YOUR OBJECTIVE:
Restate the following data in its entirety, word for word and without images.
(Beginning of INFORMATION SHOWN)
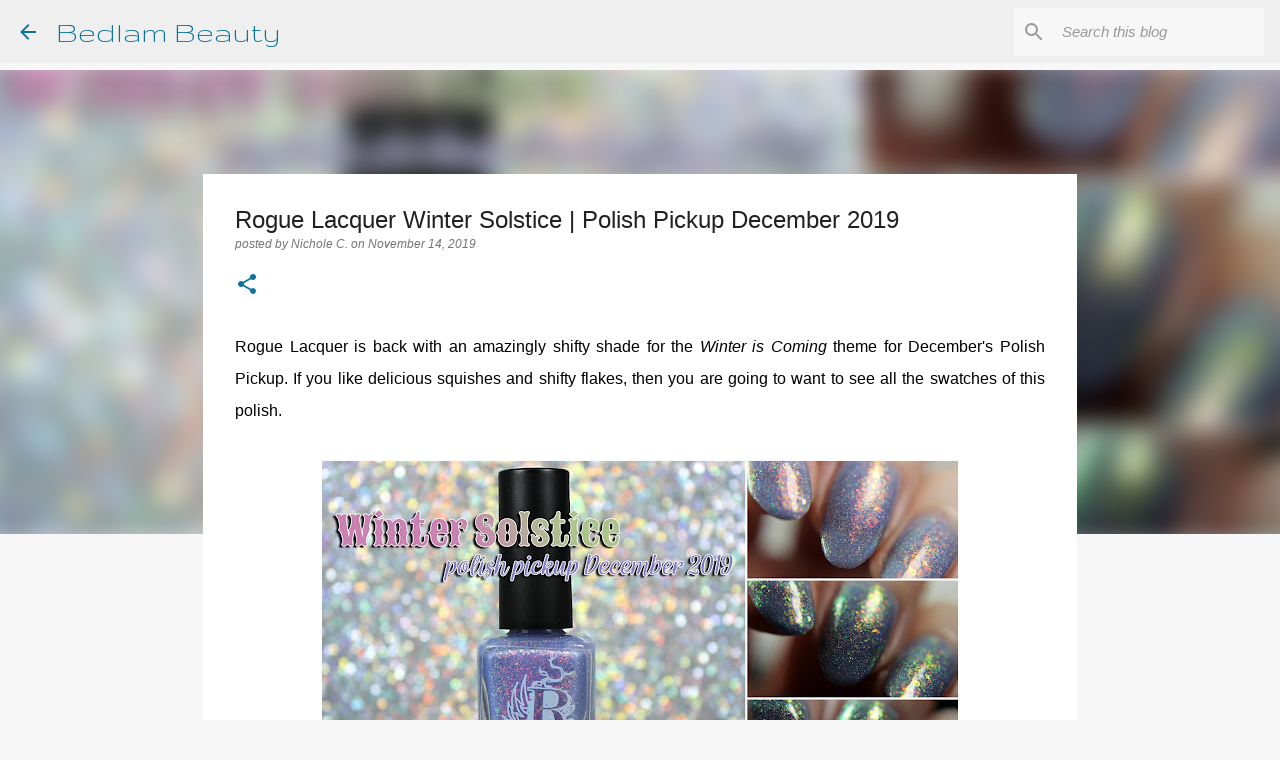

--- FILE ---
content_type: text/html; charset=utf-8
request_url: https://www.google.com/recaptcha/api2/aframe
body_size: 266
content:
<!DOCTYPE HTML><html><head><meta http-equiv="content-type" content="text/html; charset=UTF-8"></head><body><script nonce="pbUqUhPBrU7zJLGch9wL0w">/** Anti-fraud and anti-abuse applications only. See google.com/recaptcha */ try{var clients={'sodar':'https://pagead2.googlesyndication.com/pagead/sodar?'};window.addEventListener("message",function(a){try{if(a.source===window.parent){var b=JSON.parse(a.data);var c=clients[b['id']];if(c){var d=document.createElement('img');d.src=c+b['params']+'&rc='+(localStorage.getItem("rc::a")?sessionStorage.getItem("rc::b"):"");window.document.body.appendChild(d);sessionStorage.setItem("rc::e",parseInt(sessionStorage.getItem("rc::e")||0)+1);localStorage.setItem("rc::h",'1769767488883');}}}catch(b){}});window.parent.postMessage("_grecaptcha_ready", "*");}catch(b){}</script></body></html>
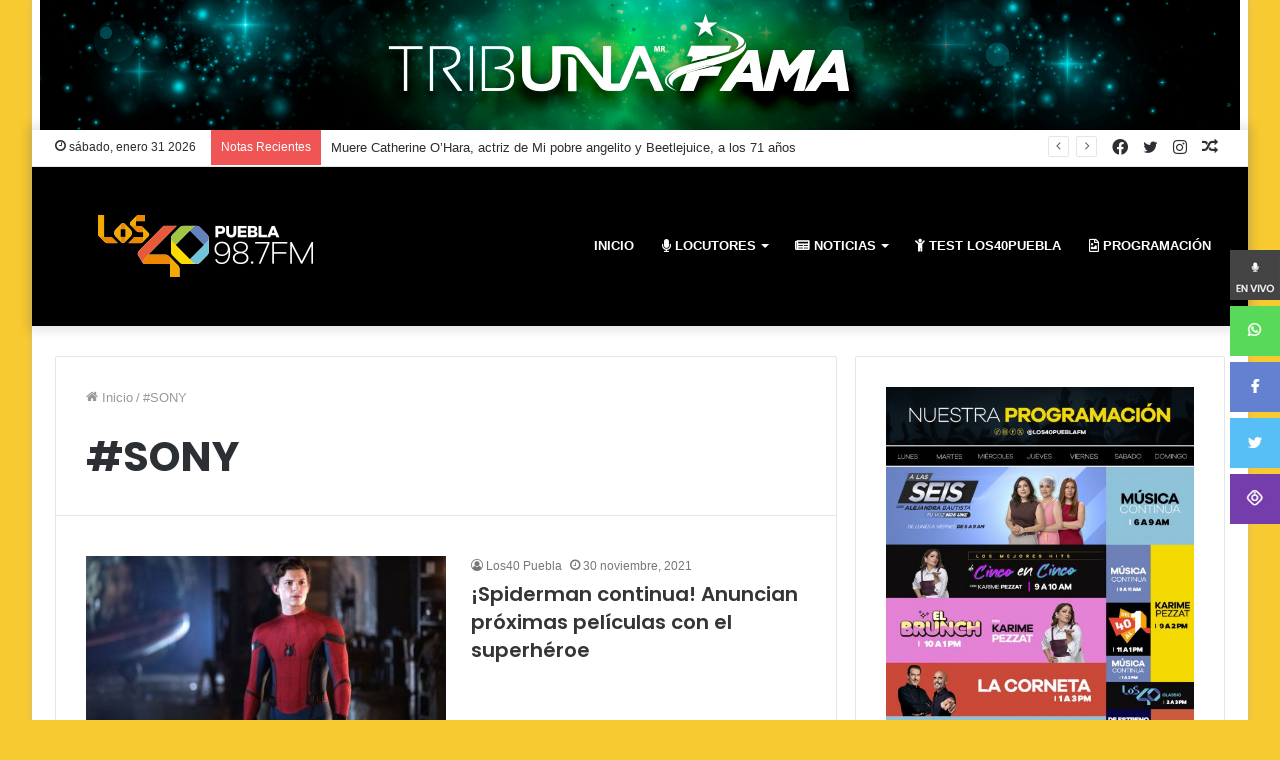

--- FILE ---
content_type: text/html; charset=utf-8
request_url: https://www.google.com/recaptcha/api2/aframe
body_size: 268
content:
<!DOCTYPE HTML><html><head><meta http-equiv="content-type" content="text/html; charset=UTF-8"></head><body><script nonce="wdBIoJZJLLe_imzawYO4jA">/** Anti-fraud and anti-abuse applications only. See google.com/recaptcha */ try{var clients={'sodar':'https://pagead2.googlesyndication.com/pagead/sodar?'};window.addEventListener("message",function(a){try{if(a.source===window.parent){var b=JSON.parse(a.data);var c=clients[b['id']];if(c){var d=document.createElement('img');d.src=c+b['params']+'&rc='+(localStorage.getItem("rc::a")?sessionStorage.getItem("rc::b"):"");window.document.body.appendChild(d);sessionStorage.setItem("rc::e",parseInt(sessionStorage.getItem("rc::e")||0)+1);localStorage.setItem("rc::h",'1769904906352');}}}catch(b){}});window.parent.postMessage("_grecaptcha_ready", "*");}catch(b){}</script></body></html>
(End of INFORMATION SHOWN)
REPLY:
--- FILE ---
content_type: text/html; charset=utf-8
request_url: https://www.google.com/recaptcha/api2/aframe
body_size: 266
content:
<!DOCTYPE HTML><html><head><meta http-equiv="content-type" content="text/html; charset=UTF-8"></head><body><script nonce="pbUqUhPBrU7zJLGch9wL0w">/** Anti-fraud and anti-abuse applications only. See google.com/recaptcha */ try{var clients={'sodar':'https://pagead2.googlesyndication.com/pagead/sodar?'};window.addEventListener("message",function(a){try{if(a.source===window.parent){var b=JSON.parse(a.data);var c=clients[b['id']];if(c){var d=document.createElement('img');d.src=c+b['params']+'&rc='+(localStorage.getItem("rc::a")?sessionStorage.getItem("rc::b"):"");window.document.body.appendChild(d);sessionStorage.setItem("rc::e",parseInt(sessionStorage.getItem("rc::e")||0)+1);localStorage.setItem("rc::h",'1769767488883');}}}catch(b){}});window.parent.postMessage("_grecaptcha_ready", "*");}catch(b){}</script></body></html>

--- FILE ---
content_type: text/html; charset=utf-8
request_url: https://www.google.com/recaptcha/api2/aframe
body_size: 268
content:
<!DOCTYPE HTML><html><head><meta http-equiv="content-type" content="text/html; charset=UTF-8"></head><body><script nonce="wdBIoJZJLLe_imzawYO4jA">/** Anti-fraud and anti-abuse applications only. See google.com/recaptcha */ try{var clients={'sodar':'https://pagead2.googlesyndication.com/pagead/sodar?'};window.addEventListener("message",function(a){try{if(a.source===window.parent){var b=JSON.parse(a.data);var c=clients[b['id']];if(c){var d=document.createElement('img');d.src=c+b['params']+'&rc='+(localStorage.getItem("rc::a")?sessionStorage.getItem("rc::b"):"");window.document.body.appendChild(d);sessionStorage.setItem("rc::e",parseInt(sessionStorage.getItem("rc::e")||0)+1);localStorage.setItem("rc::h",'1769904906352');}}}catch(b){}});window.parent.postMessage("_grecaptcha_ready", "*");}catch(b){}</script></body></html>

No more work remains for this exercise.